**SOURCE EXCERPT**
- - - - - - -
The X-Forwarded-For header is also reset to the originating IP address.
Any X-Forwarded-For headers set by clients are removed and replaced,
so the backend server can rely on this header for IP-based access
control. The Apache mod_remoteip module can be configured to
make sure Apache always uses the originating IP address from the
X-Forwarded-For header:

http://httpd.apache.org/docs/trunk/mod/mod_remoteip.html

The next two directives make sure that the cache is always bypassed
and that no HEAD request responses are cached because you want
to make sure you have the latest access control information. The
original
request URI is then passed on to the backend (note the trailing slash),
and the response is captured in the res variable inside the
access_by_lua
block. If the subrequest was completed with the HTTP OK status code,
access is allowed, so after returning from the access_by_lua block
the Host and X-Forwarded-For headers are set and the original request
is processed - first the cache is checked and if there is no matching
entry the request is passed on to the backend server and the response
is cached under such a key that makes it possible for a single copy of
a file to be stored in the cache.

If the subrequest is completed with the HTTP FORBIDDEN status code
or any other error, the access_by_lua block is exited in a way that
terminates further processing and returns the status code.

There you go, thanks to the speed and non-blocking nature of Lua, you
now have a solution that causes minimal overhead by allowing you to
take full advantage of both caching and IP-based access control.

Max

guilherme · February 15, 2012, 1:51am

14 февраля 2012, 01:44 от António P. P. Almeida [email protected]:

I’ve replicated the mercurial repo on github:

IIRC the OP wanted first to check if a given client could access a
certain file. If it can, then it gets the content from the cache or
whatever he decides.

Have you ever actually used the auth_request module? Or have you at
least read the part of the auth_request module README file where Maxim
wrote:

“Note: it is not currently possible to use proxy_cache/proxy_store (and
fastcgi_cache/fastcgi_store) for requests initiated by auth request
module.”

Let’s take the example from Maxim’s README file:

location /private/ {
auth_request /auth;
…
}

location = /auth {
proxy_pass …
proxy_pass_request_body off;
proxy_set_header Content-Length “”;
proxy_set_header X-Original-URI $request_uri;
}

Let’s say you configure caching in the /private/ location block, and
the cache is empty. The first matching request would get passed on to
the backend server, which would send back the latest requested file,
if the request was allowed. The frontend server would then store the
file in the cache and send it back to the client, as expected.

The next matching request would again be passed on to the backend
server, which would again send back the latest requested file,
if the request was allowed, but this time the frontend server would
send back to the client NOT the LATEST file, but the OLD file from
the CACHE. The old file would remain in the cache, from where it would
keep getting sent back to clients until it expired, while each new
allowed
request would cause the latest requested file to be retrieved from
the backend server and then DISCARDED.

Turning the proxy_no_cache directive on would prevent anything from
being stored in the cache, as expected.

Turning the proxy_bypass directive on would cause the cache to be
bypassed, and the latest requested file to be both sent back to the
client and stored in the cache each time (as long as proxy_no_cache
wasn’t turned on), but either way you’d end up retrieving the file
from the backend server on every request, which defeats the purpose of
caching.
- - - - - - -
**GIVEN RECORDS**

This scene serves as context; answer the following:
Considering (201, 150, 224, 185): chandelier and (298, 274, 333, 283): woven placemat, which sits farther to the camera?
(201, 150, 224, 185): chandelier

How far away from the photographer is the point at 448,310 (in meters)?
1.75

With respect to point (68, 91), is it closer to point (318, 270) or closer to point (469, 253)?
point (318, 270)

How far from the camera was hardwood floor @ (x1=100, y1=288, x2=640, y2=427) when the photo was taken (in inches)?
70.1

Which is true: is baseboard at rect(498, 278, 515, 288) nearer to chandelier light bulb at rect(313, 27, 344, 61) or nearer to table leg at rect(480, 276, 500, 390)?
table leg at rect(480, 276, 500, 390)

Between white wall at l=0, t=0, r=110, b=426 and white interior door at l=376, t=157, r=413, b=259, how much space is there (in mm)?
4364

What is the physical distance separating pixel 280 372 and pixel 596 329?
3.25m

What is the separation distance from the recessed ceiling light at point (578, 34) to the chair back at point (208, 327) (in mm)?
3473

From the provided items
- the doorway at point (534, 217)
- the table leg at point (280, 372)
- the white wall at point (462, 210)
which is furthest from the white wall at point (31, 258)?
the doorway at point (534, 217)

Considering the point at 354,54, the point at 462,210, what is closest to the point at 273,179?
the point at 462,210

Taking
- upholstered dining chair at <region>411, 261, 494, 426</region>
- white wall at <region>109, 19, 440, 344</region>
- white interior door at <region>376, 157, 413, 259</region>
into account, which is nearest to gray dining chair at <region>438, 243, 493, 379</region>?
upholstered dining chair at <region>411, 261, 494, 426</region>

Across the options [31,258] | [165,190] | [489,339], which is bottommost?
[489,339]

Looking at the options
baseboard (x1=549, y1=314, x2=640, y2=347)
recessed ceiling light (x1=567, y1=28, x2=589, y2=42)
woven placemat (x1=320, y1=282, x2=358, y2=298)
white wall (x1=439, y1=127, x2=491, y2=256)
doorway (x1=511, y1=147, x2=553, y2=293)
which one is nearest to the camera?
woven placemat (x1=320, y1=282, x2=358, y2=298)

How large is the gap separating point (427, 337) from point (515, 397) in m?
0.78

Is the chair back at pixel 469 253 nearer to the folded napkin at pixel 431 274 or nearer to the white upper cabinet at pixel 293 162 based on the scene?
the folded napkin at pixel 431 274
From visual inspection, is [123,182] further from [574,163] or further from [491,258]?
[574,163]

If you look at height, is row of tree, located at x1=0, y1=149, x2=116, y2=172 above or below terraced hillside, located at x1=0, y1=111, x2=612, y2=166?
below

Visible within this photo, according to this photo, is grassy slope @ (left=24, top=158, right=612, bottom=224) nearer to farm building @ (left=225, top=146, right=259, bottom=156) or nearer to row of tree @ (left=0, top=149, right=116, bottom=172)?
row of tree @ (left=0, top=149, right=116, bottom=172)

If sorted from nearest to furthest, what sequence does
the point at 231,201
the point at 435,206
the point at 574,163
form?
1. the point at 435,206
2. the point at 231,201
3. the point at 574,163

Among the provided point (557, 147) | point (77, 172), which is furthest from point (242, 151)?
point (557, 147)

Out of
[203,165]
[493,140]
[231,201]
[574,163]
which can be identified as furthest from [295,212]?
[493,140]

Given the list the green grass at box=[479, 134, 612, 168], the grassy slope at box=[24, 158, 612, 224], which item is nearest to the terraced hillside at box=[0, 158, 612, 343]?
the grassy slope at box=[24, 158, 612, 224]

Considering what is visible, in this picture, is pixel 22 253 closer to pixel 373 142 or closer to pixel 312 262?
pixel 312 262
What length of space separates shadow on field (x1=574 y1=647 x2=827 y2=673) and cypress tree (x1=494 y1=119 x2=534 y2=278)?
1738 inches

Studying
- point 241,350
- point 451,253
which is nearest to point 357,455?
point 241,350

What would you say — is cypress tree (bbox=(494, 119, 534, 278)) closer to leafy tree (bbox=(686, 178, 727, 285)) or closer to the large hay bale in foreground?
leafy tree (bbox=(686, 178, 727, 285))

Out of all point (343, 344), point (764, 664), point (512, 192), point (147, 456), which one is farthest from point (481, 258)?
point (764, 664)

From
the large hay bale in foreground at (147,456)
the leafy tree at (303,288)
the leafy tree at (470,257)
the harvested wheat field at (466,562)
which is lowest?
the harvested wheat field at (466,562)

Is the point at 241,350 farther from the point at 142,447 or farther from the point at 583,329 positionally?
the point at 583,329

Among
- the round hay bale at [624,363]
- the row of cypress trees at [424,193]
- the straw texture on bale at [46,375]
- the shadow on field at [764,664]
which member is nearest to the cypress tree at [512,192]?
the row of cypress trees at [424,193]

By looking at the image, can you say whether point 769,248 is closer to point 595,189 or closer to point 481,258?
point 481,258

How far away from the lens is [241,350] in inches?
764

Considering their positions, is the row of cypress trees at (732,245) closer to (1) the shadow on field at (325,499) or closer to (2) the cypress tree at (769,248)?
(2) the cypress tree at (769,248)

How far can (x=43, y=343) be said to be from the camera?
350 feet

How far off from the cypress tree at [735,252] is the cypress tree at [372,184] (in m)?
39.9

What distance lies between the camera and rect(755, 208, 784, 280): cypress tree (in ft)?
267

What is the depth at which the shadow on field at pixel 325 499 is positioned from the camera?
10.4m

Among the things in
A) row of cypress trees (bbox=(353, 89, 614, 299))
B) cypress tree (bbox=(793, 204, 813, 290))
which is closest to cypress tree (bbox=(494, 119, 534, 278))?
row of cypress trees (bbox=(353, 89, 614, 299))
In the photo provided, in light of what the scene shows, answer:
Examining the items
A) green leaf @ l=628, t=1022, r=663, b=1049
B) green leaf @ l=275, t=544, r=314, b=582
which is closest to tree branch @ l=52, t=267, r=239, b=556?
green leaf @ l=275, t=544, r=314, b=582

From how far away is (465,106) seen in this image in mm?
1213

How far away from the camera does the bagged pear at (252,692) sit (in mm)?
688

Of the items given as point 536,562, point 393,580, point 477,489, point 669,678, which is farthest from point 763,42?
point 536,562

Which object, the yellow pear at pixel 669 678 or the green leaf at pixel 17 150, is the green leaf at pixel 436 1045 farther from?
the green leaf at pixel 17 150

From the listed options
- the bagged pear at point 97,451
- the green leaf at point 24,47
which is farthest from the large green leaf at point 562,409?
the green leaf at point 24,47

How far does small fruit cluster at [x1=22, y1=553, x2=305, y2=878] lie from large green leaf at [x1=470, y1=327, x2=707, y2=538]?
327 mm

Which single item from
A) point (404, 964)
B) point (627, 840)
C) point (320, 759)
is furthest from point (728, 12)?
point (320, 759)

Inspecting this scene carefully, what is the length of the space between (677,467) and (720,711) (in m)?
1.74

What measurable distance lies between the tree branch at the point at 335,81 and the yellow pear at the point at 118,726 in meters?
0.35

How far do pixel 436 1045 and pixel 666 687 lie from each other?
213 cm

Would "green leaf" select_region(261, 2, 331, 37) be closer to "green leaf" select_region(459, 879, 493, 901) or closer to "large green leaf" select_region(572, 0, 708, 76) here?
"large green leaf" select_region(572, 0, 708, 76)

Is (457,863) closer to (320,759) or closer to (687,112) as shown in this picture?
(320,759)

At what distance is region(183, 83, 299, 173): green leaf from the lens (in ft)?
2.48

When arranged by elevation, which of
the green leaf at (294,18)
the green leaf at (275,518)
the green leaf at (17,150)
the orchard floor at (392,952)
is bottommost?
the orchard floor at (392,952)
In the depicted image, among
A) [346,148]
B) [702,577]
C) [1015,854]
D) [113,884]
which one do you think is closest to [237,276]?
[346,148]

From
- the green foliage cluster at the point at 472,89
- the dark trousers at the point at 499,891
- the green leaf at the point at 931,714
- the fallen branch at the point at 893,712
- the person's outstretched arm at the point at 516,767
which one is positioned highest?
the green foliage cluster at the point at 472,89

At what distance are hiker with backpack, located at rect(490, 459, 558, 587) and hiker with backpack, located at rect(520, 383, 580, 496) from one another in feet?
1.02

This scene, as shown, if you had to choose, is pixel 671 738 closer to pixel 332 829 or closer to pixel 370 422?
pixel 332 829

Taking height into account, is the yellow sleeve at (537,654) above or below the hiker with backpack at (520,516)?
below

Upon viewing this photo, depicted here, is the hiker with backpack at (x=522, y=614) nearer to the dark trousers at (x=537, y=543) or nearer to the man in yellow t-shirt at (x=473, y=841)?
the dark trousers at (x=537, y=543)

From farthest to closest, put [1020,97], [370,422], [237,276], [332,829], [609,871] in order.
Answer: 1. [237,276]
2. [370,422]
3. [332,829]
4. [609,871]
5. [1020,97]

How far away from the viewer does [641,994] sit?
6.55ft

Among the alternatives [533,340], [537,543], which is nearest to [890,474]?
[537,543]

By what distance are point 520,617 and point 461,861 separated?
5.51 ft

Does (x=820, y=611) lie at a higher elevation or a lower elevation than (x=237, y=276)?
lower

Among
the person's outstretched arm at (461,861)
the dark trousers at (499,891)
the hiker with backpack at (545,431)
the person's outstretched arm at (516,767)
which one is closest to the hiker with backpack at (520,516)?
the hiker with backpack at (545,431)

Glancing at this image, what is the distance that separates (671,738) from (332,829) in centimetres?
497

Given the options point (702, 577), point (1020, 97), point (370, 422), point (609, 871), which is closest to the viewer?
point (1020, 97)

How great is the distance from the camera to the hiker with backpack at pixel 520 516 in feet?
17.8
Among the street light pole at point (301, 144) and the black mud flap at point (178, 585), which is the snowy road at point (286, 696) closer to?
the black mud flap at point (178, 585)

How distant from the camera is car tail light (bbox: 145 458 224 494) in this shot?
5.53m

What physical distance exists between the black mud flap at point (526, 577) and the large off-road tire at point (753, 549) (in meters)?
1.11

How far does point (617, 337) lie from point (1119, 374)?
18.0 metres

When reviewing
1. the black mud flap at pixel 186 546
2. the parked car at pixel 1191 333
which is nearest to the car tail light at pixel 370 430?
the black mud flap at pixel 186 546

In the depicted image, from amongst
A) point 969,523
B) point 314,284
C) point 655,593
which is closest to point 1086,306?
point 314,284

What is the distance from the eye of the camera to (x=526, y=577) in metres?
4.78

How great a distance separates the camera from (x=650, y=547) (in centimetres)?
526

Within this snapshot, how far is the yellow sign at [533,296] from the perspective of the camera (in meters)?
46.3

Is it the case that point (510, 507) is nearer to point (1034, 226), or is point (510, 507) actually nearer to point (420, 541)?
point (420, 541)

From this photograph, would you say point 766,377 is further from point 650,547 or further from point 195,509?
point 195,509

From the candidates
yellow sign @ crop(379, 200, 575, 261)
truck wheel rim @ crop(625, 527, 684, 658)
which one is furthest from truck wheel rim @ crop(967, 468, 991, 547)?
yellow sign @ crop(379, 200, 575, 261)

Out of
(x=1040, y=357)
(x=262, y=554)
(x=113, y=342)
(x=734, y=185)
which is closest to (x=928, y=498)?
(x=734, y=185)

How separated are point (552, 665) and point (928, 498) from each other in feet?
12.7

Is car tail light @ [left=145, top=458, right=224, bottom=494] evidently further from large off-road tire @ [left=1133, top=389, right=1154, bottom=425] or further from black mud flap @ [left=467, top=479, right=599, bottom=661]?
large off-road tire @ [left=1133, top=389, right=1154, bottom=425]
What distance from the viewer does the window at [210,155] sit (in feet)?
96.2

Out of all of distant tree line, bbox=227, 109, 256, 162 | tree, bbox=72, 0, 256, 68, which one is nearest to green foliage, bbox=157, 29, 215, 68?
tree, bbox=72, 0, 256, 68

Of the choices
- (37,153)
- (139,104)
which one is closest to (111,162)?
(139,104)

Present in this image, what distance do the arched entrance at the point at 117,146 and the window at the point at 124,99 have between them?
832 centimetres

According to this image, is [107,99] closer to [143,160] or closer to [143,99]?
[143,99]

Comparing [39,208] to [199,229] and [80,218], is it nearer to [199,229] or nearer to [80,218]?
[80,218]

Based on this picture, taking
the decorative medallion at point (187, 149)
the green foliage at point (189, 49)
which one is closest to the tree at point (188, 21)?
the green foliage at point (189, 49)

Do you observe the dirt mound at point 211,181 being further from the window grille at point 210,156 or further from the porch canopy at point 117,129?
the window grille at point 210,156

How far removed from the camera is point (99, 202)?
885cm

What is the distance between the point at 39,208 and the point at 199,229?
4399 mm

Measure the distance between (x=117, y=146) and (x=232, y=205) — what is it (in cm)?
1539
- - - - - - -
**TASK SET**
1 > Using the caching thread above, decide whether each statement agrees with it. Answer yes or no, quoting the words that decide it.
(a) X-Forwarded-For headers set by clients are passed to the backend unchanged.
(b) When the subrequest ends with the HTTP FORBIDDEN status code, further processing stops and that status code is returned.
(c) Turning on the proxy_no_cache directive still lets files be stored in the cache.
2 > Answer these questions from the caching thread above.
(a) Which Apache module can be set up so Apache always uses the originating IP address from the X-Forwarded-For header?
(b) In which variable is the response to the subrequest captured?
(c) According to the quoted note from the auth_request module README, what cannot currently be used for requests initiated by that module?

**RESPONSES**
1 >
(a) No: "Any X-Forwarded-For headers set by clients are removed and replaced"
(b) Yes: "the access_by_lua block is exited in a way that terminates further processing and returns the status code."
(c) No: "Turning the proxy_no_cache directive on would prevent anything from being stored in the cache"

2 >
(a) mod_remoteip
(b) res
(c) proxy_cache/proxy_store (and fastcgi_cache/fastcgi_store)